The most common form of genetic variants among individuals are the smallest, known as single nucleotide polymorphisms (SNPs), describing a change in a single nucleotide anywhere in the genome. A nucleotide change is considered an SNP if the changes at a particular position are seen in more than 1% of the population.

As SNPs occur on average every 300 nucleotides, there will be approximately 10 million SNPs in a person’s genome. The majority of these are harmless and not disease causing, and can be used by scientists as biological markers when investigating genes associated with disease. However, some SNPs are the direct cause of a particular condition. For example, Achondroplasia, in the majority of cases, results from a specific single base change in the FGFR3 gene, which leads to a change in a protein involved with bone growth. To put this into perspective, this gene contains a total of 2,236 SNPs, with only a small fraction of these being pathogenic.

Copy number variants

Copy number variants (CNVs) are regions of our genome that vary in copy and number, either due to duplication or deletion. These are classed as structural changes and recent scientific research suggests that up to 9.5% of the human genome may consist of copy number variants.1 Like SNPs, some CNVs exist that have no phenotypic consequence and simply contribute to the genetic variation between two individuals, whereas others exist that are disease causing.

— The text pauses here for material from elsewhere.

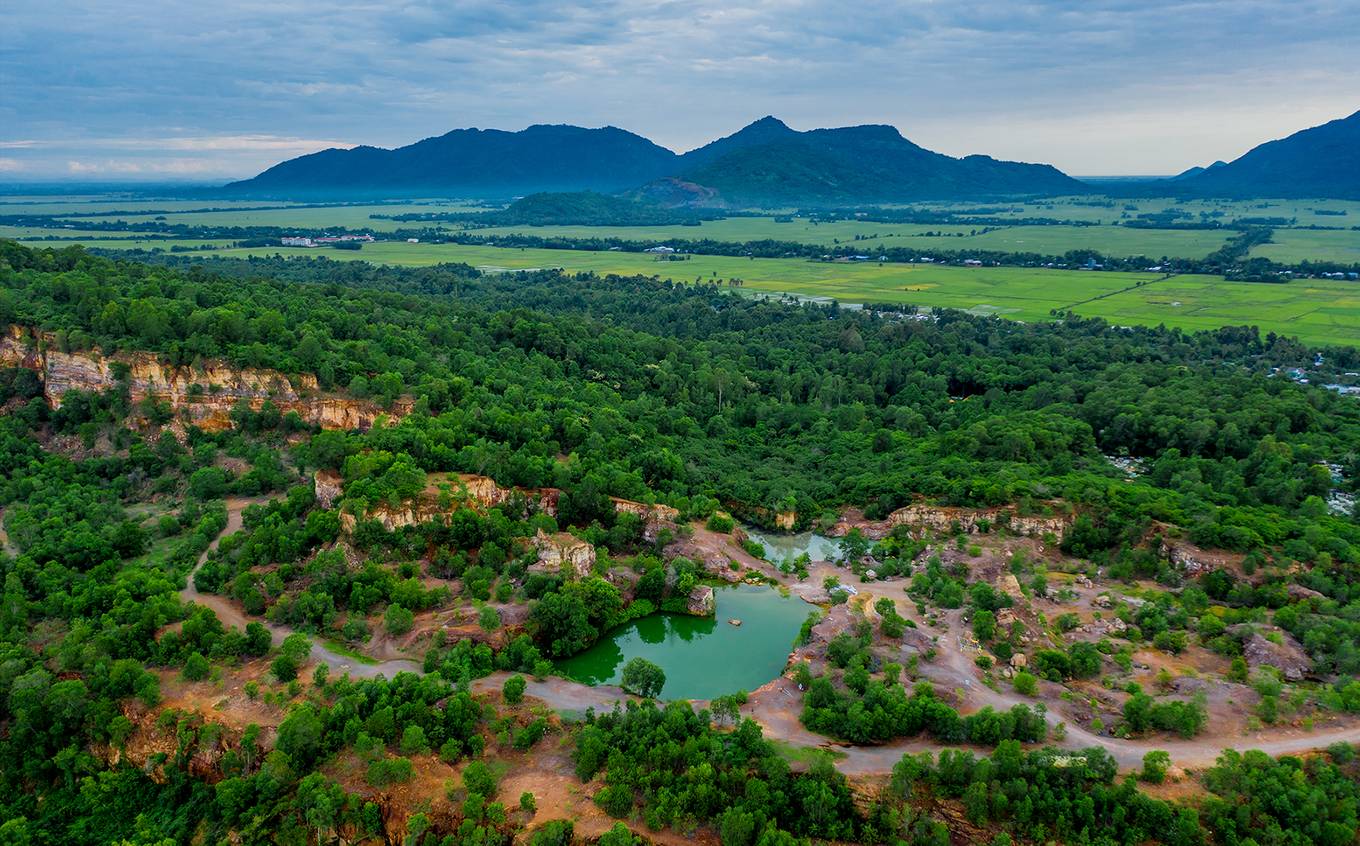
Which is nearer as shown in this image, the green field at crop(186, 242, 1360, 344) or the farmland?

Huntington’s disease is caused by repetition of the three base pairs (known as a tri-nucleotide repeat) CAG in the HTT gene. In a healthy individual, these 3 bases are repeated between 10 and 35 times, but in an individual with Huntington’s the repeats can number from 36 up to 120.

CNVs are also used to describe repeats of a whole gene. The human alpha-amylase 1 gene AMY1A, which codes for an enzyme that breaks down starch into sugars, can be present multiple times in a person’s genome, with one study reporting 14 copies of the gene in one individual.2 Interestingly, the number of repeats of this gene was found to be higher in populations with high-starch diets.


SNPs and CNVs can be studied using methods such as whole genome/exome sequencing and microarrays, but some variations in our genomes are so large they are visible when looking at an individual’s karyotype. Chromosomal translocation is genomic variation as a result of genetic rearrangements between different chromosomes, or within the same chromosome. In their simplest form, translocations can be balanced, meaning an even exchange between chromosomes resulting in no loss or gain of genetic information, or unbalanced, where the rearrangement results in extra or missing genetic information.

Balanced translocations are usually harmless and carriers are often unware they have one. However, unbalanced translocations can result in complications and are associated with numerous health problems, including developmental delay defects and several types of cancer. A rearrangement of genetic material between regions of chromosome 9 and 22 is common in patients with a form of leukaemia, as it was discovered this translocation created a fusion of two genes that resulted in increased cell division.

It is clear the influence that genetic variation can have on the health of an individual is complicated. Large changes to our genome can have no effect at all, whereas the change of a single nucleotide can have a huge impact. The advent of technologies like whole genome sequencing will undoubtedly generate new uncharacterised variants that may at first seem to make matters more complex, yet it will be this wealth of information that will begin to provide answers.


1. (Zarrei, et al, Nature Genetics, 2015)
2. (Perry et al, Nature Genetics, 2007)

Please note: This article is for informational or educational purposes, and does not substitute professional medical advice.